Participants will begin applying ORP’s project template to an issue within their organization while receiving support for crafting the beginning phases of a reconciliation narrative arc.
Participants will learn how to infuse their personal/organizational story into their reconciliation project to act as the driving force behind the work.
Objectives and Goals: In this session, participants will learn how to:
Develop a project along the three phases of reconciliation—remembrance, repair, and redemption.
Practice approaching issues from a past-present-future perspective.
Articulate the fundamental questions that tie historical injustice to its contemporary manifestations.
Practice narrative creation and transformation.
Form project partnerships within relevant communities.
Create project buy-in from those around them.
Duration: 2 hours
Option #2
Title: How do you reconcile historical injustice?

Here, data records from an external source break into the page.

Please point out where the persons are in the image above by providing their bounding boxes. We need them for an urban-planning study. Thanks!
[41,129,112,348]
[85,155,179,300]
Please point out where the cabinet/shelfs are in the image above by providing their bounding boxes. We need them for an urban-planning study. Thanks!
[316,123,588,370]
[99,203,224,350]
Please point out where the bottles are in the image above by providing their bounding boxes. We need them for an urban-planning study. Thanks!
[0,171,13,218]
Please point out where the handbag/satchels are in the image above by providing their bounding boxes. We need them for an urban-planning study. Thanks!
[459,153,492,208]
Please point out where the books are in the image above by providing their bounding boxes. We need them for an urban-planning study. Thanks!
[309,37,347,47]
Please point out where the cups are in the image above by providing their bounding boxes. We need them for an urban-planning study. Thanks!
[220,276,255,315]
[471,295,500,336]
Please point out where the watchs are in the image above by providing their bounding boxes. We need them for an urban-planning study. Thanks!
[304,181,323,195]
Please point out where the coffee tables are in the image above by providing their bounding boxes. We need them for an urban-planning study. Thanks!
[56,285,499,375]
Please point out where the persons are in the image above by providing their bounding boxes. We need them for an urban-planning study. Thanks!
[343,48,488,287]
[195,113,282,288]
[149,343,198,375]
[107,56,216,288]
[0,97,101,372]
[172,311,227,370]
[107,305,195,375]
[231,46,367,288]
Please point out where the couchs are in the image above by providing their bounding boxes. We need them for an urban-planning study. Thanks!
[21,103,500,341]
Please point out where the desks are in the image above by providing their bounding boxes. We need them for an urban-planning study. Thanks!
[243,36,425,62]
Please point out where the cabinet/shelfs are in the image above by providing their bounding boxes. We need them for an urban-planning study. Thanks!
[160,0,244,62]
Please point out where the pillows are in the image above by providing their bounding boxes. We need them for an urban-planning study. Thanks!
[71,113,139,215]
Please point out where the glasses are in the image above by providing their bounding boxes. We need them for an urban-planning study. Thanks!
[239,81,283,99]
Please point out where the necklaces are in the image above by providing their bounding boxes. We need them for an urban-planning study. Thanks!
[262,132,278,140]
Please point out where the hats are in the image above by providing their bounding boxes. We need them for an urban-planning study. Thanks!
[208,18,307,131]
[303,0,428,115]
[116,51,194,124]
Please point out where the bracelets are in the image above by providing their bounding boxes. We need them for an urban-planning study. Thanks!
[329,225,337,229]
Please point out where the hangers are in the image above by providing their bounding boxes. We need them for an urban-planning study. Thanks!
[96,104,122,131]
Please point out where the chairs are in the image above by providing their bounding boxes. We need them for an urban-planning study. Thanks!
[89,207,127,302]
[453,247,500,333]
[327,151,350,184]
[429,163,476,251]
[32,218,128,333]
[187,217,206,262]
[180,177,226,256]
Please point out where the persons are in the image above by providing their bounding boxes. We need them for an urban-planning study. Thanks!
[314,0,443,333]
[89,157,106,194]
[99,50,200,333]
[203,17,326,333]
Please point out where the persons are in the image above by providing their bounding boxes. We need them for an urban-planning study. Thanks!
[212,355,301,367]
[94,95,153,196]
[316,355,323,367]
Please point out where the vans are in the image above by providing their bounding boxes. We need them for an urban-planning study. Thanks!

Speaker: Taylor Stewart is the executive director of the Oregon Remembrance Project (ORP). ORP helps communities with truth and reconciliation projects about repairing historical injustice. ORP connects historical racism to its present-day legacies in order to inspire contemporary racial justice action. Stewart is a Portland native and graduated from the University of Portland with a degree in Communication and Portland State University with a Master’s in Social Work. Stewart is a former TEDx speaker with TEDx Portland, the largest TEDx venue in the world.
Talk description: Stewart will share ORP’s approach to the question “How do you reconcile a lynching?” and lead participants through a new approach to DEI work focused on historical reconciliation. Stewart will describe ORP’s projects surrounding lynching, sundown towns, and Black exclusionary laws with the aim to inspire more communities and organizations to make contemporary change by reckoning with their past to create a more just future.
Duration: 35 min + 25 min Q&A
Option #3
Title: Strategies for Racial Justice Organizing
Course Description: Taylor Stewart, executive director of the Oregon Remembrance Project (ORP), will share ORP’s strategies for community organizing irrespective of institutional power. These strategies are outlined through the following analogies:
Prison Yard: starting with the most difficult entity to ease future interactions.
Staircase: bringing an audience gradually up a series of building acceptances to reach an ultimate realization.
Tree Rings: power mapping along a circular-gridded ideological center.
Hourglass: building levels of engagement up to an inflection point that then spurs wider interaction.
Objectives and Goals: Participants will learn how to do the following.
Create model champions for their cause.
Develop ideologically stacked messaging.
Plot how relevant individuals and groups will interact with one another.
Inspire future action among individuals and communities.